_SOURCE EXCERPT_
* * * * * * *

# 08 Rabbit > GIAC, VF Intake, AWE Exhaust



## JPatt (Oct 1, 2007)

2nd Post! w00t
So, I'm going up to AWE tomorrow in Willow Grove. I have a 2008 Rabbit and I'm getting their exhaust, the GIAC software upgrade, and the VF Intake. They're telling me its gonna be ~4 hrs of labor, 2-2.5 for the exhaust, 1 for the intake, and .5 for the software. Now, I usually do my own stuff, but no access to a lift means I won't be attempting the exhaust install, and I figure while its there, I'll let them do it all. But, 2 hours for an exhaust? Seems a bit high. Perhaps, there's a price to pay for good work; not really worried too much about it since I've heard good stuff about them, but I was just wondering. 
I'll post pics and a video later this week. Can't wait to drive the new jackrabbit.


----------



## subwoffers (Oct 20, 2006)

*Re: 08 Rabbit > GIAC, VF Intake, AWE Exhaust (JPatt)*

I approve.


----------



## esp (Jun 11, 2007)

*Re: 08 Rabbit > GIAC, VF Intake, AWE Exhaust (subwoffers)*

2 hours seems reasonable for an entire exhaust...although when I had mine done it was a custom job so the had to hand-bend the piping. If the piping is already premade (it is correct?) than that seems like quite an overshoot...

* * * * * * *

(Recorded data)
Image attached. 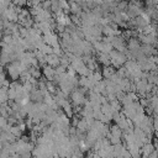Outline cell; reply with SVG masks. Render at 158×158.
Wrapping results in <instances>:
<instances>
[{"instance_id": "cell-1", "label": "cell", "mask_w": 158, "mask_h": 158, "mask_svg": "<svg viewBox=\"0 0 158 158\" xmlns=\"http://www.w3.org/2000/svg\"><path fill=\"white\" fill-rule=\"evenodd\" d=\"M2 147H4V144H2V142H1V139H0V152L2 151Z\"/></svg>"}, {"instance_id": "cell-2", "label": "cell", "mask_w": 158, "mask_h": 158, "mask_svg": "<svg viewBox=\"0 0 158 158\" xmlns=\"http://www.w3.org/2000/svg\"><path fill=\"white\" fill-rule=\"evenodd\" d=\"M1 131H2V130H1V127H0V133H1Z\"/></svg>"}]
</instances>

* * * * * * *

From the forum thread on the Rabbit upgrades, copy word for word the stretch from "2nd Post! w00t" through "(Oct 20, 2006)".

2nd Post! w00t
So, I'm going up to AWE tomorrow in Willow Grove. I have a 2008 Rabbit and I'm getting their exhaust, the GIAC software upgrade, and the VF Intake. They're telling me its gonna be ~4 hrs of labor, 2-2.5 for the exhaust, 1 for the intake, and .5 for the software. Now, I usually do my own stuff, but no access to a lift means I won't be attempting the exhaust install, and I figure while its there, I'll let them do it all. But, 2 hours for an exhaust? Seems a bit high. Perhaps, there's a price to pay for good work; not really worried too much about it since I've heard good stuff about them, but I was just wondering. 
I'll post pics and a video later this week. Can't wait to drive the new jackrabbit.


----------



## subwoffers (Oct 20, 2006)